The ownership of the data, and their responsibilities do not change.

Cloud Security Standards

While the principles of ISO27001 apply to any security management regime, there are several specific areas of concern as the information that is the responsibility of customer is now being held and processed in its entirety by a third party supplier outside of the customer’s normal security arrangements.

There is no single recommended security framework specifically for the management of cloud services, however the principles of ISO27001:2013 (and 2005 before it) along with the best practice in ISO27002 and ISO27017, form a sound basis for approaching all information security including Cloud Service provision.

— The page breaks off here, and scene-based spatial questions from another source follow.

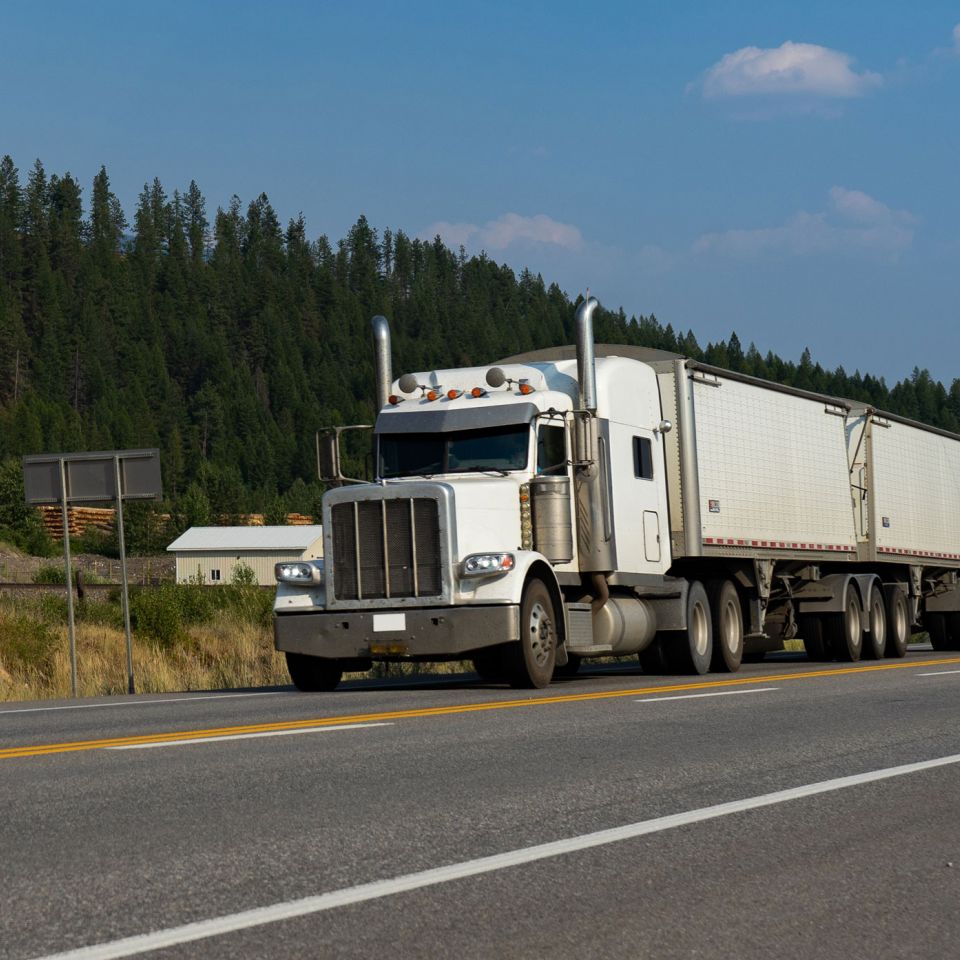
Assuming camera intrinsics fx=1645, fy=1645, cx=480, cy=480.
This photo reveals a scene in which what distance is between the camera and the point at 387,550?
641 inches

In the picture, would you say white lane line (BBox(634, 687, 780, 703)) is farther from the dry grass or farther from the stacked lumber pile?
the stacked lumber pile

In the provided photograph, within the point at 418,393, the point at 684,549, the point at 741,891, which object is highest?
the point at 418,393

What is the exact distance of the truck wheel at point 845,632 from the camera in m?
24.1

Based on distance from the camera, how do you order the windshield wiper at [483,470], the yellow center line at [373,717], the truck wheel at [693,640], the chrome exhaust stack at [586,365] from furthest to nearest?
the truck wheel at [693,640] → the chrome exhaust stack at [586,365] → the windshield wiper at [483,470] → the yellow center line at [373,717]

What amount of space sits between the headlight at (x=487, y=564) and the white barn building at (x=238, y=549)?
96893 millimetres

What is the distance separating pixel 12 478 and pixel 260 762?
434 feet

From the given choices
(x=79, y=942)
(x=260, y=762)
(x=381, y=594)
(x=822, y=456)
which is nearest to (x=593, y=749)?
(x=260, y=762)

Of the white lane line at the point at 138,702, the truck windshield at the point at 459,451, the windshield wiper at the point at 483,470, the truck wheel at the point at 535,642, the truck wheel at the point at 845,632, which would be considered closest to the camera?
the white lane line at the point at 138,702

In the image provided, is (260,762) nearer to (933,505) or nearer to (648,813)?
(648,813)

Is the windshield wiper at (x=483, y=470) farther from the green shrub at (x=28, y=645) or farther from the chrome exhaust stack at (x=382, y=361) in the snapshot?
the green shrub at (x=28, y=645)

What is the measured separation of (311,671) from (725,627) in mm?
6222

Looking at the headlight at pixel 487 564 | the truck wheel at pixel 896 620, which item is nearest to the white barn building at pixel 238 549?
the truck wheel at pixel 896 620

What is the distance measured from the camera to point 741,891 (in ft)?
18.3

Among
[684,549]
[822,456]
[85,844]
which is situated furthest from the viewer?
[822,456]
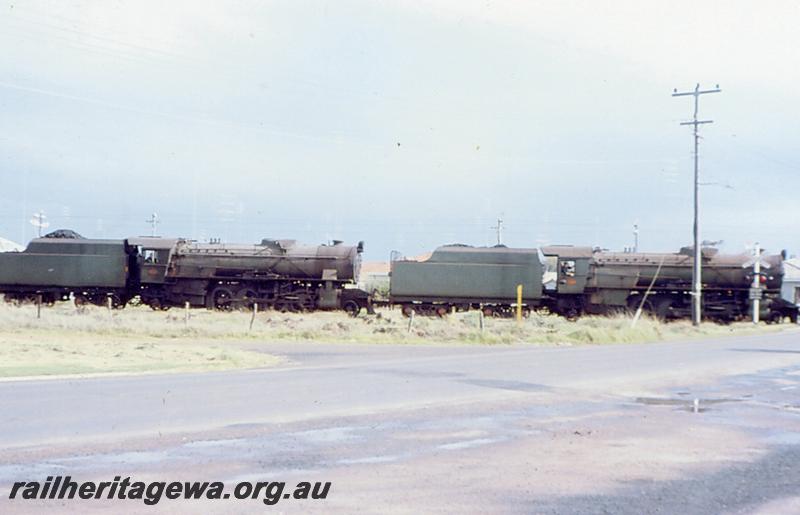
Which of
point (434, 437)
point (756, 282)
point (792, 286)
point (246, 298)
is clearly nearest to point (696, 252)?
point (756, 282)

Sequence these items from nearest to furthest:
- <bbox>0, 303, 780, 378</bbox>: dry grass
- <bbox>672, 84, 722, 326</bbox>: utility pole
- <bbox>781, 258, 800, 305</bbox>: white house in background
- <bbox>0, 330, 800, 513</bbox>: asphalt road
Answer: <bbox>0, 330, 800, 513</bbox>: asphalt road → <bbox>0, 303, 780, 378</bbox>: dry grass → <bbox>672, 84, 722, 326</bbox>: utility pole → <bbox>781, 258, 800, 305</bbox>: white house in background

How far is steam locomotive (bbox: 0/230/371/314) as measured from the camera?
142 feet

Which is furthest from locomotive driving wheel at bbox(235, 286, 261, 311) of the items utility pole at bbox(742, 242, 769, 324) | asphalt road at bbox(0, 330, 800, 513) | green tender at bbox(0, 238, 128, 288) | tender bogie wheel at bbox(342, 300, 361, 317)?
asphalt road at bbox(0, 330, 800, 513)

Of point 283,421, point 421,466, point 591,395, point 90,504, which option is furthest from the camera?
point 591,395

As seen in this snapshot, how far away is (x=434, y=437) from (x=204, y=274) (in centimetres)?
3420

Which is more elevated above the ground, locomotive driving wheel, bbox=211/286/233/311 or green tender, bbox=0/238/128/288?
green tender, bbox=0/238/128/288

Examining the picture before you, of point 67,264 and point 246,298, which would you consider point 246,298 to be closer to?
point 246,298

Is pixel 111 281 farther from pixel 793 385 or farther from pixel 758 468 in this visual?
pixel 758 468

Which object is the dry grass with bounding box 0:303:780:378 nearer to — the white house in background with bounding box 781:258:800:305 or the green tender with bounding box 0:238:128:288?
the green tender with bounding box 0:238:128:288

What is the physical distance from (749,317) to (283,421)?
137 feet

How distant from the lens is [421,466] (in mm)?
8758

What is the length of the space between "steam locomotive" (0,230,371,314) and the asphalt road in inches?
971

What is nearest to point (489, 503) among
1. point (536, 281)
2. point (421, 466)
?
point (421, 466)

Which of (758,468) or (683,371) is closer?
(758,468)
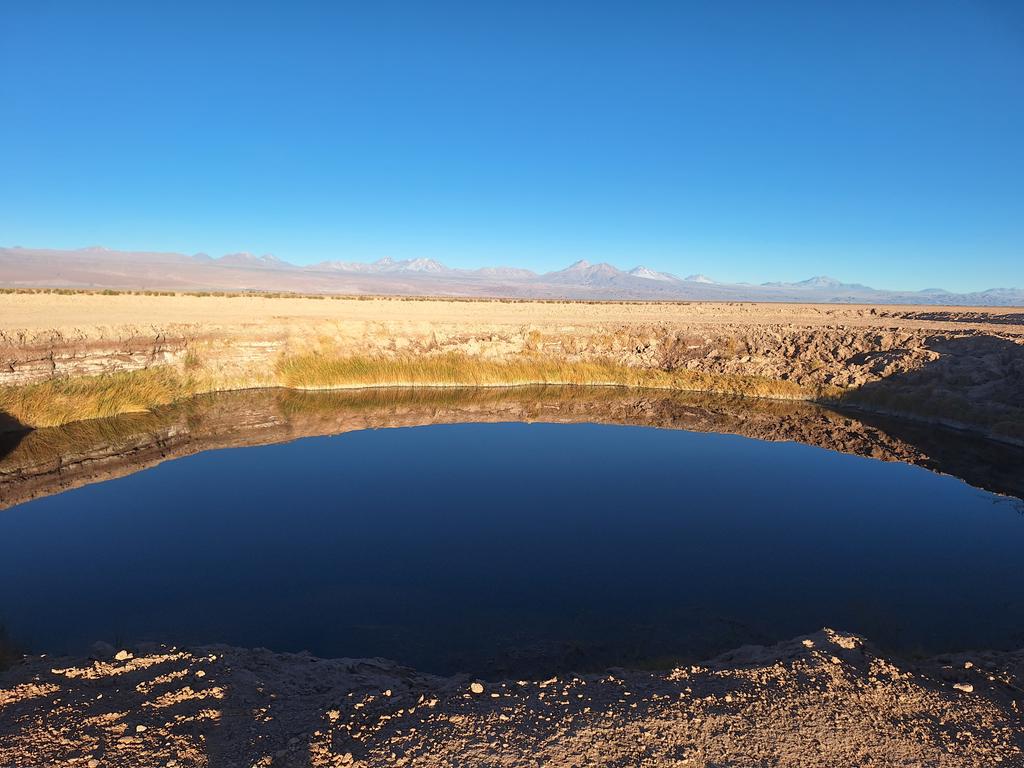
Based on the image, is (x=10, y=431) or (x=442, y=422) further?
(x=442, y=422)

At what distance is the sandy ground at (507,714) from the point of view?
18.7ft

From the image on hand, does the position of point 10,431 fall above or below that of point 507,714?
above

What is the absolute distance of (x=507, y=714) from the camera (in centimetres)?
645

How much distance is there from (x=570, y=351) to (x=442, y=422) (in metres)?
11.4

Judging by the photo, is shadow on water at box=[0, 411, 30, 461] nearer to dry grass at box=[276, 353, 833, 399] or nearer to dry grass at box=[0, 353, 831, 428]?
dry grass at box=[0, 353, 831, 428]

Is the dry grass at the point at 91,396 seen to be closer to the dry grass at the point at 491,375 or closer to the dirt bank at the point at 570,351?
the dirt bank at the point at 570,351

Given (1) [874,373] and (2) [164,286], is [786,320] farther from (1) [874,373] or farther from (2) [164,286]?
(2) [164,286]

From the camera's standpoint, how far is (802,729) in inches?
241

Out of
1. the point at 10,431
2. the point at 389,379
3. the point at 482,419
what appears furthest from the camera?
the point at 389,379

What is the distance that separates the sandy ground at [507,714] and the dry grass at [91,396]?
52.2 ft

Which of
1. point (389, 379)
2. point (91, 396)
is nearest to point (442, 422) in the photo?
point (389, 379)

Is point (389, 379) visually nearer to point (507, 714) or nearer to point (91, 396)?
point (91, 396)

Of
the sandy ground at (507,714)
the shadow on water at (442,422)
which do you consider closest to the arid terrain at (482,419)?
the sandy ground at (507,714)

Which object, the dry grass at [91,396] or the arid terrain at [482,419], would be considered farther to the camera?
the dry grass at [91,396]
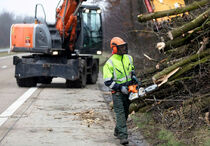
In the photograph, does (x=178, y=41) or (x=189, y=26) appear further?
(x=178, y=41)

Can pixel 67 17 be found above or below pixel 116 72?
above

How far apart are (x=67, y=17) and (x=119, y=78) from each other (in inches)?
380

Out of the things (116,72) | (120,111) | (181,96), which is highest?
(116,72)

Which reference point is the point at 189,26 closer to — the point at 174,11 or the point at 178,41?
the point at 178,41

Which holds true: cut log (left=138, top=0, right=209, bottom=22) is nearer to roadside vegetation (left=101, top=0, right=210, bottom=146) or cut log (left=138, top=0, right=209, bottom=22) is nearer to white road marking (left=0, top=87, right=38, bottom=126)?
roadside vegetation (left=101, top=0, right=210, bottom=146)

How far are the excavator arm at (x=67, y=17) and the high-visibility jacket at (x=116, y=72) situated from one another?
9.24 m

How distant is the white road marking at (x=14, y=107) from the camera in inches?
393

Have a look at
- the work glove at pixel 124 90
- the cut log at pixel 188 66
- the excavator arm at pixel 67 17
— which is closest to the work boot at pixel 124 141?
the work glove at pixel 124 90

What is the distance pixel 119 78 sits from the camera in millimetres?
7914

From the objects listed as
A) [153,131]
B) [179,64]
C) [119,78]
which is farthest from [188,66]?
[119,78]

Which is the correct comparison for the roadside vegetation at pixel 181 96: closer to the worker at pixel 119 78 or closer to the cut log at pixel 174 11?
the cut log at pixel 174 11

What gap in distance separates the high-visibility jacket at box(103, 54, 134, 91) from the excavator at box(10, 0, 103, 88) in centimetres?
837

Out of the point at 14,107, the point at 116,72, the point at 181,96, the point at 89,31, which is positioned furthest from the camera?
the point at 89,31

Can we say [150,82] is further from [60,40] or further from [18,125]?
[60,40]
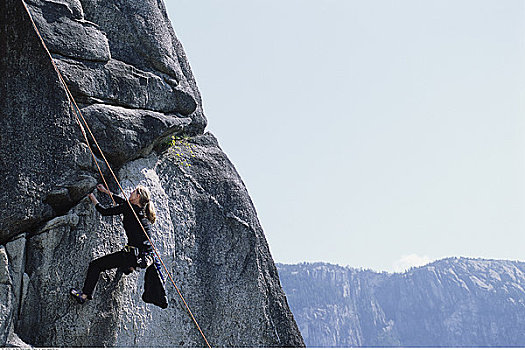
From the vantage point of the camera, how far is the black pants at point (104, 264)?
803 cm

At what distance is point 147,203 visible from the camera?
28.0 ft

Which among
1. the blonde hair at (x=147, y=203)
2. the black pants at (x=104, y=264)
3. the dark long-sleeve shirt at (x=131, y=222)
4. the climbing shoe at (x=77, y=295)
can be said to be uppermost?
the blonde hair at (x=147, y=203)

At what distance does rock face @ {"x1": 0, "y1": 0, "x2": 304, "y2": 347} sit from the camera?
7934 millimetres

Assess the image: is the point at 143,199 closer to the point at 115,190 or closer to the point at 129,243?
the point at 129,243

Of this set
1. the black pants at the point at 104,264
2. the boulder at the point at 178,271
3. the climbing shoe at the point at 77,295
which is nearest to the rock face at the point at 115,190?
the boulder at the point at 178,271

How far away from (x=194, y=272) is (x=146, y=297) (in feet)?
3.74

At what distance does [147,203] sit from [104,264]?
1132mm

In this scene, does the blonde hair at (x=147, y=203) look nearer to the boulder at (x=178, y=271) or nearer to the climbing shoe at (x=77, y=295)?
the boulder at (x=178, y=271)

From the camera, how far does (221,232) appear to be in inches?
395

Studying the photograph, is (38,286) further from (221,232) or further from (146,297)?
(221,232)

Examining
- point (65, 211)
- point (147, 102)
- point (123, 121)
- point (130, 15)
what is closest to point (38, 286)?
point (65, 211)

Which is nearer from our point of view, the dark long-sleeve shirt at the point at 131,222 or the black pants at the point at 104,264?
the black pants at the point at 104,264

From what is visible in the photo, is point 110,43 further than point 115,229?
Yes

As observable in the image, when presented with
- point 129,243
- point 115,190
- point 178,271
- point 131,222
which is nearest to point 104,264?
point 129,243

Ideally, the Cloud Service provider should have some form of independent accreditation or certification of their service by a third party that has audited their security arrangements. The scope of this certification should be checked to ensure it covers the service being offered.

Certification will be against one of the pre-existing standards, such as ISO27001, or against one of the emerging standards such as that being developed by the Cloud Security Alliance. Where card and payment details are being handled, then compliance to PCI-DSS v3 would be expected as well.

As a quick reference, the UK Government’s Guidance is to be recommended.